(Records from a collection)
..............................

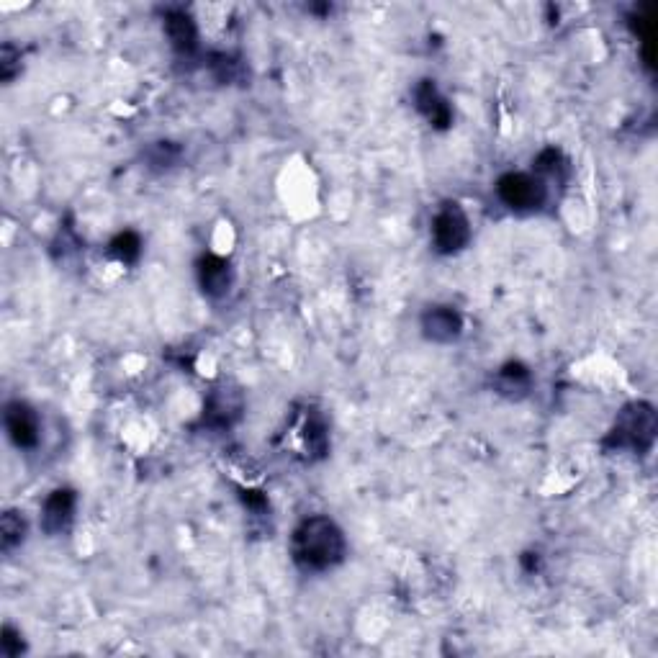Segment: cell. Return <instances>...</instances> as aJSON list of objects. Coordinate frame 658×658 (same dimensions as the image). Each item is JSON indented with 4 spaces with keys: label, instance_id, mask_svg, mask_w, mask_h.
<instances>
[{
    "label": "cell",
    "instance_id": "cell-1",
    "mask_svg": "<svg viewBox=\"0 0 658 658\" xmlns=\"http://www.w3.org/2000/svg\"><path fill=\"white\" fill-rule=\"evenodd\" d=\"M291 556L306 574H324L345 561L347 540L335 520L312 515L296 525L291 535Z\"/></svg>",
    "mask_w": 658,
    "mask_h": 658
},
{
    "label": "cell",
    "instance_id": "cell-2",
    "mask_svg": "<svg viewBox=\"0 0 658 658\" xmlns=\"http://www.w3.org/2000/svg\"><path fill=\"white\" fill-rule=\"evenodd\" d=\"M653 440H656V412L646 401H635L620 412L615 427L607 432L602 445L617 453L628 450V453L643 455L653 448Z\"/></svg>",
    "mask_w": 658,
    "mask_h": 658
},
{
    "label": "cell",
    "instance_id": "cell-3",
    "mask_svg": "<svg viewBox=\"0 0 658 658\" xmlns=\"http://www.w3.org/2000/svg\"><path fill=\"white\" fill-rule=\"evenodd\" d=\"M497 198L509 211L533 214L548 201V183L535 173H504L497 180Z\"/></svg>",
    "mask_w": 658,
    "mask_h": 658
},
{
    "label": "cell",
    "instance_id": "cell-4",
    "mask_svg": "<svg viewBox=\"0 0 658 658\" xmlns=\"http://www.w3.org/2000/svg\"><path fill=\"white\" fill-rule=\"evenodd\" d=\"M471 242V222L468 214L455 204L448 201L432 216V247L440 255H455Z\"/></svg>",
    "mask_w": 658,
    "mask_h": 658
},
{
    "label": "cell",
    "instance_id": "cell-5",
    "mask_svg": "<svg viewBox=\"0 0 658 658\" xmlns=\"http://www.w3.org/2000/svg\"><path fill=\"white\" fill-rule=\"evenodd\" d=\"M3 425H6L8 440L18 450L39 448L42 422H39V414L34 412V407H29L26 401H8L6 412H3Z\"/></svg>",
    "mask_w": 658,
    "mask_h": 658
},
{
    "label": "cell",
    "instance_id": "cell-6",
    "mask_svg": "<svg viewBox=\"0 0 658 658\" xmlns=\"http://www.w3.org/2000/svg\"><path fill=\"white\" fill-rule=\"evenodd\" d=\"M75 509H78V494L75 489L60 486L54 489L42 504V530L54 538V535L67 533V527L75 520Z\"/></svg>",
    "mask_w": 658,
    "mask_h": 658
},
{
    "label": "cell",
    "instance_id": "cell-7",
    "mask_svg": "<svg viewBox=\"0 0 658 658\" xmlns=\"http://www.w3.org/2000/svg\"><path fill=\"white\" fill-rule=\"evenodd\" d=\"M422 335L437 345H450L463 335V317L455 306L435 304L422 314Z\"/></svg>",
    "mask_w": 658,
    "mask_h": 658
},
{
    "label": "cell",
    "instance_id": "cell-8",
    "mask_svg": "<svg viewBox=\"0 0 658 658\" xmlns=\"http://www.w3.org/2000/svg\"><path fill=\"white\" fill-rule=\"evenodd\" d=\"M196 276L198 286H201L204 296H209V299H224L232 291V265H229V260L219 258V255H204V258L198 260Z\"/></svg>",
    "mask_w": 658,
    "mask_h": 658
},
{
    "label": "cell",
    "instance_id": "cell-9",
    "mask_svg": "<svg viewBox=\"0 0 658 658\" xmlns=\"http://www.w3.org/2000/svg\"><path fill=\"white\" fill-rule=\"evenodd\" d=\"M414 103H417L419 114L425 116L435 129H448L453 124V108L445 101L443 93L437 90L435 80H422L414 88Z\"/></svg>",
    "mask_w": 658,
    "mask_h": 658
},
{
    "label": "cell",
    "instance_id": "cell-10",
    "mask_svg": "<svg viewBox=\"0 0 658 658\" xmlns=\"http://www.w3.org/2000/svg\"><path fill=\"white\" fill-rule=\"evenodd\" d=\"M242 414V396L240 391L232 389H216L209 396L204 409V422L216 430H224V427H232Z\"/></svg>",
    "mask_w": 658,
    "mask_h": 658
},
{
    "label": "cell",
    "instance_id": "cell-11",
    "mask_svg": "<svg viewBox=\"0 0 658 658\" xmlns=\"http://www.w3.org/2000/svg\"><path fill=\"white\" fill-rule=\"evenodd\" d=\"M165 34L170 39V47L183 57H191L198 49V26L191 13L180 11V8L165 13Z\"/></svg>",
    "mask_w": 658,
    "mask_h": 658
},
{
    "label": "cell",
    "instance_id": "cell-12",
    "mask_svg": "<svg viewBox=\"0 0 658 658\" xmlns=\"http://www.w3.org/2000/svg\"><path fill=\"white\" fill-rule=\"evenodd\" d=\"M494 389H497V394L507 396L512 401L525 399L530 389H533V373L520 360H509L494 376Z\"/></svg>",
    "mask_w": 658,
    "mask_h": 658
},
{
    "label": "cell",
    "instance_id": "cell-13",
    "mask_svg": "<svg viewBox=\"0 0 658 658\" xmlns=\"http://www.w3.org/2000/svg\"><path fill=\"white\" fill-rule=\"evenodd\" d=\"M26 533H29V525L21 512H16V509L3 512V517H0V548H3V553L16 551L26 540Z\"/></svg>",
    "mask_w": 658,
    "mask_h": 658
},
{
    "label": "cell",
    "instance_id": "cell-14",
    "mask_svg": "<svg viewBox=\"0 0 658 658\" xmlns=\"http://www.w3.org/2000/svg\"><path fill=\"white\" fill-rule=\"evenodd\" d=\"M301 443H304L306 453L314 458H322L329 448V432L324 419L319 414H309L301 425Z\"/></svg>",
    "mask_w": 658,
    "mask_h": 658
},
{
    "label": "cell",
    "instance_id": "cell-15",
    "mask_svg": "<svg viewBox=\"0 0 658 658\" xmlns=\"http://www.w3.org/2000/svg\"><path fill=\"white\" fill-rule=\"evenodd\" d=\"M535 165V175H538L540 180H563V175L569 173V162H566V157L561 155L558 150H553V147H548V150L540 152L538 157L533 160Z\"/></svg>",
    "mask_w": 658,
    "mask_h": 658
},
{
    "label": "cell",
    "instance_id": "cell-16",
    "mask_svg": "<svg viewBox=\"0 0 658 658\" xmlns=\"http://www.w3.org/2000/svg\"><path fill=\"white\" fill-rule=\"evenodd\" d=\"M108 252H111V258L119 260V263L134 265L139 260V255H142V240H139L137 232H121L111 240Z\"/></svg>",
    "mask_w": 658,
    "mask_h": 658
},
{
    "label": "cell",
    "instance_id": "cell-17",
    "mask_svg": "<svg viewBox=\"0 0 658 658\" xmlns=\"http://www.w3.org/2000/svg\"><path fill=\"white\" fill-rule=\"evenodd\" d=\"M18 62H21V52H18L16 47L6 44V47L0 49V78L6 80V83H11L18 72H21V65H18Z\"/></svg>",
    "mask_w": 658,
    "mask_h": 658
},
{
    "label": "cell",
    "instance_id": "cell-18",
    "mask_svg": "<svg viewBox=\"0 0 658 658\" xmlns=\"http://www.w3.org/2000/svg\"><path fill=\"white\" fill-rule=\"evenodd\" d=\"M24 653V641H21V633H18L13 625L3 628V638H0V656L16 658Z\"/></svg>",
    "mask_w": 658,
    "mask_h": 658
}]
</instances>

..............................

- Direction:
Transcribe the records from their first line through the line containing "242V222L468 214L455 204L448", including both of those lines, and leave out the pictures.

- Response to this task:
Segment: cell. Return <instances>...</instances> as aJSON list of objects. Coordinate frame 658×658 (same dimensions as the image). Each item is JSON indented with 4 spaces with keys: label, instance_id, mask_svg, mask_w, mask_h.
<instances>
[{
    "label": "cell",
    "instance_id": "cell-1",
    "mask_svg": "<svg viewBox=\"0 0 658 658\" xmlns=\"http://www.w3.org/2000/svg\"><path fill=\"white\" fill-rule=\"evenodd\" d=\"M291 556L306 574H324L345 561L347 540L335 520L312 515L296 525L291 535Z\"/></svg>",
    "mask_w": 658,
    "mask_h": 658
},
{
    "label": "cell",
    "instance_id": "cell-2",
    "mask_svg": "<svg viewBox=\"0 0 658 658\" xmlns=\"http://www.w3.org/2000/svg\"><path fill=\"white\" fill-rule=\"evenodd\" d=\"M653 440H656V412L646 401H635L620 412L615 427L607 432L602 445L617 453L628 450V453L643 455L653 448Z\"/></svg>",
    "mask_w": 658,
    "mask_h": 658
},
{
    "label": "cell",
    "instance_id": "cell-3",
    "mask_svg": "<svg viewBox=\"0 0 658 658\" xmlns=\"http://www.w3.org/2000/svg\"><path fill=\"white\" fill-rule=\"evenodd\" d=\"M497 198L509 211L533 214L548 201V183L535 173H504L497 180Z\"/></svg>",
    "mask_w": 658,
    "mask_h": 658
},
{
    "label": "cell",
    "instance_id": "cell-4",
    "mask_svg": "<svg viewBox=\"0 0 658 658\" xmlns=\"http://www.w3.org/2000/svg\"><path fill=\"white\" fill-rule=\"evenodd\" d=\"M471 242V222L468 214L455 204L448 201L432 216V247L440 255H455Z\"/></svg>",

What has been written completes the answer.